◆ TEKS BACAAN
Pemuda tanpa Literasi, bisa apa ?
Meminjam kutipan dari Jorge Luis Borges, "buku adalah perpanjangan ingatan dan imajinasi". Sejarah,
pengetahuan, keilmuan, bahkan goresan tinta keresahaan seorang anak perempuan
tersaji dalam buku. Disamping memiliki manfaat yang luar biasa, buku juga bisa
menjadi ancaman serius bagi sistem kekuasaan yang ada. Jika Anne Frank tidak
menulis buku diary sebagai perwujudan dari situasi kelam yang ia alami saat
perang dunia II, apakah dunia bisa ikut merasakan kekejian yang dilakukan Nazi
pada peristiwa holocaust kala itu ?. Apakah gagasan "Das Kapitalis
" dan Marxsisme bisa muncul jika karya- karya Marx dihanguskan pada waktu
itu?. Patut bersyukur jika buku- buku masih menjadi ingatan abadi yang dapat
dikaji di kemudian hari. Reformasi menjadi contoh kecil makna buku sehingga
aktivis mahasiswa pada akhirnya dapat melengserkan kekejaman orde baru.

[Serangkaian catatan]
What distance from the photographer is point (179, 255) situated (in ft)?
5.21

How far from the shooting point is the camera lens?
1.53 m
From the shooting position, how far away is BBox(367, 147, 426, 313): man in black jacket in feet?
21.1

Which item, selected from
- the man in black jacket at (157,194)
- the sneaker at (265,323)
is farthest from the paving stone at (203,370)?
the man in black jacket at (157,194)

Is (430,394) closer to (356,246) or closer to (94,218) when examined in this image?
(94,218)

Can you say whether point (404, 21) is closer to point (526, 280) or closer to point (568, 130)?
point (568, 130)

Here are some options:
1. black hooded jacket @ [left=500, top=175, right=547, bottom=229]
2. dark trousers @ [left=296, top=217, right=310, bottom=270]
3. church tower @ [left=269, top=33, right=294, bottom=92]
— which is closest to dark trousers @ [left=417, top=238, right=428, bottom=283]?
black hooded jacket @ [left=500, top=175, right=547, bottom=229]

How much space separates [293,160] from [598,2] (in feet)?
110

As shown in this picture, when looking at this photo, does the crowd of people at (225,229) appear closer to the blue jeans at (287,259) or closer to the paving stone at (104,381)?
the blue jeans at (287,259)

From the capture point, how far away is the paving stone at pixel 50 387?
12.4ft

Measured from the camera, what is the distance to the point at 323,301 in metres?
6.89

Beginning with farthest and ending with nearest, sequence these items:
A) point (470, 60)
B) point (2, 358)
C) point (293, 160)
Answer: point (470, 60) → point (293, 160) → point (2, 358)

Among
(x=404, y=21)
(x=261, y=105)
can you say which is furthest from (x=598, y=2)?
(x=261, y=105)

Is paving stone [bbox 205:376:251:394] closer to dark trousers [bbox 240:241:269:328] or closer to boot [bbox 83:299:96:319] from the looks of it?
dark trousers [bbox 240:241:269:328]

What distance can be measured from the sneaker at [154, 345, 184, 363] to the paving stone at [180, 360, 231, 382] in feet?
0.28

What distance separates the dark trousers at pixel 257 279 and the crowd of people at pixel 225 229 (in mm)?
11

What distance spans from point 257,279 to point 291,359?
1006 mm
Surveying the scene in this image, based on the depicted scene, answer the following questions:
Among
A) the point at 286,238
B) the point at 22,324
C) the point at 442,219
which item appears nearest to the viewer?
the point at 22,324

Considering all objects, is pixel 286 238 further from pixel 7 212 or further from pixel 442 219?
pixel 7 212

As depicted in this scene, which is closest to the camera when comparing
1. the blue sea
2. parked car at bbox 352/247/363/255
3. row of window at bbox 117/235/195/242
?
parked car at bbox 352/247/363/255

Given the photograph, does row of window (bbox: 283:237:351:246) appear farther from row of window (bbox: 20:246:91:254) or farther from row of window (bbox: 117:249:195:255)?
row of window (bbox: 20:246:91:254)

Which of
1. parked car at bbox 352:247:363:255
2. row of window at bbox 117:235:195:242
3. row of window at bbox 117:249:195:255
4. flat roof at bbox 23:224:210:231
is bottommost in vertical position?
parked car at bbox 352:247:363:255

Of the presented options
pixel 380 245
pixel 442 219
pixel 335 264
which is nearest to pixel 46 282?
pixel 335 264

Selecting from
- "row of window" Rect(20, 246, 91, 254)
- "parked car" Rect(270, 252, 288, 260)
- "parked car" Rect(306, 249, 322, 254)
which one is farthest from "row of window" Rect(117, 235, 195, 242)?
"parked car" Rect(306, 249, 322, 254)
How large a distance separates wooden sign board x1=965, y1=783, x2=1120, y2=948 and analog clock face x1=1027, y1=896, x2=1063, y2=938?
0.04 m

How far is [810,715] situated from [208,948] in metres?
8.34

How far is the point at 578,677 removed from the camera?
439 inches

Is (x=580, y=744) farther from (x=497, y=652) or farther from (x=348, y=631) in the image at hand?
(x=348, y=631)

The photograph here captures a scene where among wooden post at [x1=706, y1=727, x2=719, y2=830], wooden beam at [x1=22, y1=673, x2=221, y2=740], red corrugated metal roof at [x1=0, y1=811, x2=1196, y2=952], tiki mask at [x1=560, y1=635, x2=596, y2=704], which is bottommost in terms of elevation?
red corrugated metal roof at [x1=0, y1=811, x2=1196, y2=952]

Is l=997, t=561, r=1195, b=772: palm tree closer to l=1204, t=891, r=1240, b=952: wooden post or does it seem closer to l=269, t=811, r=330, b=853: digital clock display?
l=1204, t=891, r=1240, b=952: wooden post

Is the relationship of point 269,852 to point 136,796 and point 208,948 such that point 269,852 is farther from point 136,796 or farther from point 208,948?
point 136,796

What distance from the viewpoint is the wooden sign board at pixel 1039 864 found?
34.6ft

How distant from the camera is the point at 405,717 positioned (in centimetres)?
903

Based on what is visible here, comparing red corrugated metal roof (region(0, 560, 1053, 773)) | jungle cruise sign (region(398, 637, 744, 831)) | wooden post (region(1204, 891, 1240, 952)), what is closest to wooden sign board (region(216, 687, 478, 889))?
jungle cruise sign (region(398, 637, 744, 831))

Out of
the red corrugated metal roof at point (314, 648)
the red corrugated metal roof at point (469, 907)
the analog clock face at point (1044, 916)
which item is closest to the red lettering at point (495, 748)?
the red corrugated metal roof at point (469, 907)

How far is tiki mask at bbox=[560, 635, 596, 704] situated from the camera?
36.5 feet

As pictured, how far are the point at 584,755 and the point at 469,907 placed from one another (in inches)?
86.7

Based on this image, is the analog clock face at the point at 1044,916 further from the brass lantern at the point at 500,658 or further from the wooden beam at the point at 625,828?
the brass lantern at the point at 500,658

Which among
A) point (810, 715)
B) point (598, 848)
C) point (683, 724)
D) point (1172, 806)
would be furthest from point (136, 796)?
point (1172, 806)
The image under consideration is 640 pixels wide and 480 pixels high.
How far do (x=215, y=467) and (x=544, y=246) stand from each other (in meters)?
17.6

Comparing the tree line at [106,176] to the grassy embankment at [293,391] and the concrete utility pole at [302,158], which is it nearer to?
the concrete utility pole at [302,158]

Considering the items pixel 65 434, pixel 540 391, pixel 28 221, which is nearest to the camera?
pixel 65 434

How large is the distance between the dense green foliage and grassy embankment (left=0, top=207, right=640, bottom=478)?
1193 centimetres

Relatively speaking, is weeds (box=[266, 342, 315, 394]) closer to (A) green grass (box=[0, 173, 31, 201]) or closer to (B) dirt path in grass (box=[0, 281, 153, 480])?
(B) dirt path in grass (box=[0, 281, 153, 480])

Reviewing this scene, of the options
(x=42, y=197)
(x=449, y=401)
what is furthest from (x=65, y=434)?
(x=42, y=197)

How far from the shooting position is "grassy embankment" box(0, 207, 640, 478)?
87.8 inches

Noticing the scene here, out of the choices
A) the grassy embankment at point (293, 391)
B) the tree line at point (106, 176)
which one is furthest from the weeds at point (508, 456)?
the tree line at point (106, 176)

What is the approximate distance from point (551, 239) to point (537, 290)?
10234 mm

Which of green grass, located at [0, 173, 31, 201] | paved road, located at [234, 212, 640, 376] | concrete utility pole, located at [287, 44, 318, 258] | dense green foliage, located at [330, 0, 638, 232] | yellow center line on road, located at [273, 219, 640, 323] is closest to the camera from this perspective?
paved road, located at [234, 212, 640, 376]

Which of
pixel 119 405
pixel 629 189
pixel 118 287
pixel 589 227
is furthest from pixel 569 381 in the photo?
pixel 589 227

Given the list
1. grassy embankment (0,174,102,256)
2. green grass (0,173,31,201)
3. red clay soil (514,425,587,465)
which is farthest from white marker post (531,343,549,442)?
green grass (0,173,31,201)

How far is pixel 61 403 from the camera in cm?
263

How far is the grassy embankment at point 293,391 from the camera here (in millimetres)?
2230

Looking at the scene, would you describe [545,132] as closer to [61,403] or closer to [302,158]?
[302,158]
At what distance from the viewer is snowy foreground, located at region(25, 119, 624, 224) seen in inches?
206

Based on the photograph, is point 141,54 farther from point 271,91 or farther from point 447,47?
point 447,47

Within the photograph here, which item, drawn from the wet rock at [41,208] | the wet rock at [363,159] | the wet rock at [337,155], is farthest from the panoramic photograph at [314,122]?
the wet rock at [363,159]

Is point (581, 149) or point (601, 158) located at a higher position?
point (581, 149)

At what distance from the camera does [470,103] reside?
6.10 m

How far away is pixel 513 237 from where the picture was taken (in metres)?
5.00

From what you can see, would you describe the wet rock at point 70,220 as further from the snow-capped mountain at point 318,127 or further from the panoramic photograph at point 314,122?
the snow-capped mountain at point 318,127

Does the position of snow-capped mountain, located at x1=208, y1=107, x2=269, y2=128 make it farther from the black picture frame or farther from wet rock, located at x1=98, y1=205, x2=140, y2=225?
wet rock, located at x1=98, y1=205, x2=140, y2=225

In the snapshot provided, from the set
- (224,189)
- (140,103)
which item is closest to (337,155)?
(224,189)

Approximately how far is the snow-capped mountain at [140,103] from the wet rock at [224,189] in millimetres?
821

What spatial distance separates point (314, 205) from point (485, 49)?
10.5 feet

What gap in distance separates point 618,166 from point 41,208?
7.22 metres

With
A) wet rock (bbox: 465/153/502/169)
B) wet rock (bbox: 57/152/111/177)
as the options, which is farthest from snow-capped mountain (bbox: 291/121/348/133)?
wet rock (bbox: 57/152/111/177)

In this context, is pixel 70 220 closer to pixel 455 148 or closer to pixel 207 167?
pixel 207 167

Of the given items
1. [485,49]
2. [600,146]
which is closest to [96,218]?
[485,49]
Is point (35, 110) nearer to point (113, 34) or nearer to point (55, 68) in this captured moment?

◆ PETUNJUK LATIHAN
Teruskan tulisan tentang pemuda dan literasi mulai dari kalimat sesudah kalimat terakhirnya.

◆ JAWABAN
Bukan waktunya lagi menjadikan
buku sebagai pemuas hasrat semata, tetapi bagaimana cara agar buku bisa menjadi
nutrisi intelektualitas mahasiswa. Apa yang bisa diharapkan bagi mahasiswa yang
buta literasi. Hal yang lebih penting yaitu umur sebuah buku. Buku seketika
bisa hilang besok ataupun lusa, entah karena rusaknya pepohonan, pelarangan
beredarnya buku, peristiwa layaknya bibliosida, pencatatan sejarah yang
menyimpang, isu paperless society dsb. Sejatinya buku adalah warna yang dapat
menghiasi sebuah peradaban. Tergantung bagaimana generasi bangsa bisa
menghargai makna dari buku itu sendiri.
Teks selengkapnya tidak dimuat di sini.